***** MATERIAL PROVIDED *****

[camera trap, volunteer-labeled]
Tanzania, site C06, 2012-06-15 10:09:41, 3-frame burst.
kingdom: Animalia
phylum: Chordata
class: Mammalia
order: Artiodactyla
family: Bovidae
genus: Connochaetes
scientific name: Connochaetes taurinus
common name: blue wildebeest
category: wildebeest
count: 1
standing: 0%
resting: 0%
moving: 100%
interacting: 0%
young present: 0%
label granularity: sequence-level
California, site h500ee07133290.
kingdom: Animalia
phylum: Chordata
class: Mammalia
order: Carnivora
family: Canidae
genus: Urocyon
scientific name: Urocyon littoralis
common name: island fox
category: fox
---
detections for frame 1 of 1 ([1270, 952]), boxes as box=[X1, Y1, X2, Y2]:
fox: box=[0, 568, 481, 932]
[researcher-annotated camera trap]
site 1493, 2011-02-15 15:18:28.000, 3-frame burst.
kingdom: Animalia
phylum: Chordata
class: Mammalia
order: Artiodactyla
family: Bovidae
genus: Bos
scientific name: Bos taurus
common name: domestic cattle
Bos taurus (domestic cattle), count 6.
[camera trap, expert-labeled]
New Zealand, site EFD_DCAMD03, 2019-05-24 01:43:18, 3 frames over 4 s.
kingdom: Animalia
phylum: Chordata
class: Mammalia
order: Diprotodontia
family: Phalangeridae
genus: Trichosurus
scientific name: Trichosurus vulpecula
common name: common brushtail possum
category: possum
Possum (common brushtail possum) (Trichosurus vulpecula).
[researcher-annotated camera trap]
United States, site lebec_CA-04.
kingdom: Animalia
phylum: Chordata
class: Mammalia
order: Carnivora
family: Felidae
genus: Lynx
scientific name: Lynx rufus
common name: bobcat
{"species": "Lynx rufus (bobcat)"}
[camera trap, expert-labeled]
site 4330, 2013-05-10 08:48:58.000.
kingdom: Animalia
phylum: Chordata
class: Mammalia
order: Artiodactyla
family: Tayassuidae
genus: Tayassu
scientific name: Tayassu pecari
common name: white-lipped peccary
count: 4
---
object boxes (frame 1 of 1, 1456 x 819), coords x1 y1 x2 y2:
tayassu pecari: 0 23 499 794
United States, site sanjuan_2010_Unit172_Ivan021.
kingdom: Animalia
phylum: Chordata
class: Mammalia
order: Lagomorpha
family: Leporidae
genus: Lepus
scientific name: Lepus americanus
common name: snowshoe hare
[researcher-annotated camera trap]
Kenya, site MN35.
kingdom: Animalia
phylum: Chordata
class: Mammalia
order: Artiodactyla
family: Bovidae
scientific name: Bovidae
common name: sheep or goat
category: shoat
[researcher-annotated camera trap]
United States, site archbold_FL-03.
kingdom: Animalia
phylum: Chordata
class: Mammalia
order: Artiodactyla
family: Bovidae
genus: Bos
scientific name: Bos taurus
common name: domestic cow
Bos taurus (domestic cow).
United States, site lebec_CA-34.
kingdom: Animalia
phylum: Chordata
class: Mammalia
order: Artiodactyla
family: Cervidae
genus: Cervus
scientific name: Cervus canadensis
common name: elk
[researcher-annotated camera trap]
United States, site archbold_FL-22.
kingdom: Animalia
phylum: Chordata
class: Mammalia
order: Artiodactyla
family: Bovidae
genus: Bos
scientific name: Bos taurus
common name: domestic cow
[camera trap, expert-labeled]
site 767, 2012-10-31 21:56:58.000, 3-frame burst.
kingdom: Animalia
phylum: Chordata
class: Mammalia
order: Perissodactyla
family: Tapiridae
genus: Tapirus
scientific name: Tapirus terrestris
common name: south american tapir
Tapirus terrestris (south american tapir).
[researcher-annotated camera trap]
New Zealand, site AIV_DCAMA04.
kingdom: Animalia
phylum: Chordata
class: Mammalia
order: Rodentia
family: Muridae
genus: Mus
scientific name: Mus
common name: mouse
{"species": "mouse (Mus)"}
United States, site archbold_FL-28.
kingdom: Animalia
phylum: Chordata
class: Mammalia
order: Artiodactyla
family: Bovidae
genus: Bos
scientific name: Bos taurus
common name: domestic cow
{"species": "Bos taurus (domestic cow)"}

*****

### EXERCISE INSTRUCTIONS
Starting at the line that contains "order: Lagomorpha", restate word for word every line through the last one in the records above. Return nothing else.

### WORKED SOLUTION
order: Lagomorpha
family: Leporidae
genus: Lepus
scientific name: Lepus americanus
common name: snowshoe hare
[researcher-annotated camera trap]
Kenya, site MN35.
kingdom: Animalia
phylum: Chordata
class: Mammalia
order: Artiodactyla
family: Bovidae
scientific name: Bovidae
common name: sheep or goat
category: shoat
[researcher-annotated camera trap]
United States, site archbold_FL-03.
kingdom: Animalia
phylum: Chordata
class: Mammalia
order: Artiodactyla
family: Bovidae
genus: Bos
scientific name: Bos taurus
common name: domestic cow
Bos taurus (domestic cow).
United States, site lebec_CA-34.
kingdom: Animalia
phylum: Chordata
class: Mammalia
order: Artiodactyla
family: Cervidae
genus: Cervus
scientific name: Cervus canadensis
common name: elk
[researcher-annotated camera trap]
United States, site archbold_FL-22.
kingdom: Animalia
phylum: Chordata
class: Mammalia
order: Artiodactyla
family: Bovidae
genus: Bos
scientific name: Bos taurus
common name: domestic cow
[camera trap, expert-labeled]
site 767, 2012-10-31 21:56:58.000, 3-frame burst.
kingdom: Animalia
phylum: Chordata
class: Mammalia
order: Perissodactyla
family: Tapiridae
genus: Tapirus
scientific name: Tapirus terrestris
common name: south american tapir
Tapirus terrestris (south american tapir).
[researcher-annotated camera trap]
New Zealand, site AIV_DCAMA04.
kingdom: Animalia
phylum: Chordata
class: Mammalia
order: Rodentia
family: Muridae
genus: Mus
scientific name: Mus
common name: mouse
{"species": "mouse (Mus)"}
United States, site archbold_FL-28.
kingdom: Animalia
phylum: Chordata
class: Mammalia
order: Artiodactyla
family: Bovidae
genus: Bos
scientific name: Bos taurus
common name: domestic cow
{"species": "Bos taurus (domestic cow)"}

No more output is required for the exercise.